Não demorou muito e o socorro chegou. Tusnelda fez questão de acompanhar o bebê até o hospital. De lá, após ver que estava tudo bem, seguiu para o trabalho. “Não sei o que levou alguém a abandonar este anjinho no meio da rua, mas sei que foi Deus que me colocou no caminho dela para encontrá-la. Infelizmente, não posso ficar com ela, mas sei que alguém vai cuidar muito desta menininha. Sei que não posso nem dar um nome para ela, mas ficaria feliz se a chamassem de Luana, gosto muito deste nome”, diz Nelda, com a pequena em seus braços, ao se despedir.
Bem e saudável
Ao dar entrada na pediatria do Hospital e Maternidade Sagrada Família, a criança foi prontamente atendida pela equipe de plantão. Ontem à tarde, já tinha passado pelos principais exames. “Ela é saudável. Está ótima. Não tem nenhuma doença e deve ganhar alta em alguns dias. A menina, de cabelos negros e olhos azuis, nasceu de 38 semanas e meia”, informou a diretora do hospital.

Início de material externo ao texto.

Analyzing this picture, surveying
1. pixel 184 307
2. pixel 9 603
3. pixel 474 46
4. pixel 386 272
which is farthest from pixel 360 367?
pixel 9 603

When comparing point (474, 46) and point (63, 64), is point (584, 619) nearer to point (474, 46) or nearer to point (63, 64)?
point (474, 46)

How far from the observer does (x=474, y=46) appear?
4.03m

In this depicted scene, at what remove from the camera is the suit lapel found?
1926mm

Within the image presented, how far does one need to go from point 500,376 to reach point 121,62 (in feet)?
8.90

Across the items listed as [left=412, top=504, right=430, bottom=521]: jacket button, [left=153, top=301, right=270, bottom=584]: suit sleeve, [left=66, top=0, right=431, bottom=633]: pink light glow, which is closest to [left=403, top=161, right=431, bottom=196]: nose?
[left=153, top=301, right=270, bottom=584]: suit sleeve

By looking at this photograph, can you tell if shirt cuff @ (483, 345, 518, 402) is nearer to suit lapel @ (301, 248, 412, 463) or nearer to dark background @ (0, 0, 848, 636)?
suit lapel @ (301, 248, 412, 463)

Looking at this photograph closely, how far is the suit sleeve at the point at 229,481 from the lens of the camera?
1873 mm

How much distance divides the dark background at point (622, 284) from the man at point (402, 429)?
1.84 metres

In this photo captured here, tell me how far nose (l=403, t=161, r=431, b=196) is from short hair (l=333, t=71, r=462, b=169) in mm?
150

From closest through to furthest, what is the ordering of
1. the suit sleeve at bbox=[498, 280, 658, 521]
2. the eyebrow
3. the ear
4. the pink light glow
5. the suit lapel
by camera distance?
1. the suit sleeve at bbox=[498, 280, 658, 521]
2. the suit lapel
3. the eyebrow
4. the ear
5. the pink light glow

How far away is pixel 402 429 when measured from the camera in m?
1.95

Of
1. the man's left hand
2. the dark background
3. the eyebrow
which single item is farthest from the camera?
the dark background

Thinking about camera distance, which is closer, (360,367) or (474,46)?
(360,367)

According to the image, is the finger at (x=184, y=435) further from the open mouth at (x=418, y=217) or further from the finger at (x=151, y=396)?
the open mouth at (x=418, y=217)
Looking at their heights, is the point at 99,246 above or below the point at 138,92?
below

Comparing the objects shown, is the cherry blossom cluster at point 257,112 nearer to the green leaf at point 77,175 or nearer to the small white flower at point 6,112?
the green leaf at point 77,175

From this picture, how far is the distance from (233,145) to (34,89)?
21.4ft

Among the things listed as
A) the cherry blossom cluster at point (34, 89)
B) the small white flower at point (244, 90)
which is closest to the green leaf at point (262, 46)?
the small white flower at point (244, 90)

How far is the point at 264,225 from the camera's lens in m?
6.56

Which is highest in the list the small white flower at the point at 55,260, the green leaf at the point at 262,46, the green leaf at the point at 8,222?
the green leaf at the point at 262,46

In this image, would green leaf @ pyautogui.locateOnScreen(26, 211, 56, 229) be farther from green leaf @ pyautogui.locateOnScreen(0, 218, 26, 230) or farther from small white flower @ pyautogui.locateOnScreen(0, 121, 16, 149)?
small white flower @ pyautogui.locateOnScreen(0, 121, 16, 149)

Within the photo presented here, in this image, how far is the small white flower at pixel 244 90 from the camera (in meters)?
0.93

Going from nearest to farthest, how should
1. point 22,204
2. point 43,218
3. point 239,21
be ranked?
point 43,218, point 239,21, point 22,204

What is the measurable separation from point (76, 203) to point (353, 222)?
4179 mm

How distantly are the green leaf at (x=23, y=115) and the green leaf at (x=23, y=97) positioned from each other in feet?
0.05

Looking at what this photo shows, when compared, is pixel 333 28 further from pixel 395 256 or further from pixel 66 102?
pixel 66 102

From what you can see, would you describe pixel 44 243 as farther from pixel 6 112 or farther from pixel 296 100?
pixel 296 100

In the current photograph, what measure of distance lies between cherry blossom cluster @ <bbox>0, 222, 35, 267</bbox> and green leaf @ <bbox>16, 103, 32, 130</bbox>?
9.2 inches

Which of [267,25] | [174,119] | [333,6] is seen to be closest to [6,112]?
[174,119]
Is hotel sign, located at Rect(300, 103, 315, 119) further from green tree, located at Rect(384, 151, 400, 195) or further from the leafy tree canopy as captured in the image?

Irmã Beatriz explica que quando a menina chegou ao hospital estava com princípio de hipotermia. “É certo que este bebê nasceu em casa, na madrugada, e estava abandonado há poucos instantes. Seria difícil sobreviver se demorasse muito mais a ser resgatada”, disse.
Encaminhada a adoção
irmã Beatriz (foto - Djulia Djusten) Assim que a recém-nascida chegou ao hospital, o Conselho Tutelar do município e a Polícia Civil foram alertados. De acordo com a diretora, quando receber alta, ela será encaminhada à adoção. “Existe uma grande lista de espera de pessoas que querem adotar um bebê. Esta criança fará a alegria de uma família”, comenta irmã Beatriz.
A religiosa acrescenta que são comuns os casos de mães que não querem, ou não podem, ficar com seus filhos. “Não é porque a mulher não quer ficar com a criança que ela precisa abandoná-la nas ruas. Se a mulher não quer ficar com a criança, ela pode vir ao hospital, fazer aqui o parto e na hora a criança já será encaminhada à adoção. É um processo simples e sigiloso, que garante a saúde da mãe e do bebê”, acrescenta.
Caso investigado pela PC
A Polícia Civil de São Bento do Sul abriu um inquérito para investigar o caso. Segundo o delegado Ricardo Casarrolli, a mãe que abandonou a criança pode responder por dois crimes. “Nestes casos há duas sanções penais para a mãe. A primeira, seria infanticídio; a segunda, abandono de incapaz. Ao que tudo indica, a mãe deixou a criança ali para que ela fosse encontrada, não me parece que a intenção desta mãe era matar a recém-nascida”, avalia o delegado.
O crime para abandono de incapaz, previsto na Lei 133, prevê pena de seis meses a três anos de prisão, que pode ser aumentada em um terço no caso de o acusado ser parente direto da criança. “Neste caso, a maior dificuldade é identificar a mãe. Mesmo assim, o caso segue, sendo investigado pela Delegacia da Mulher, Criança, Adolescente e Idoso”, finaliza Casarrolli.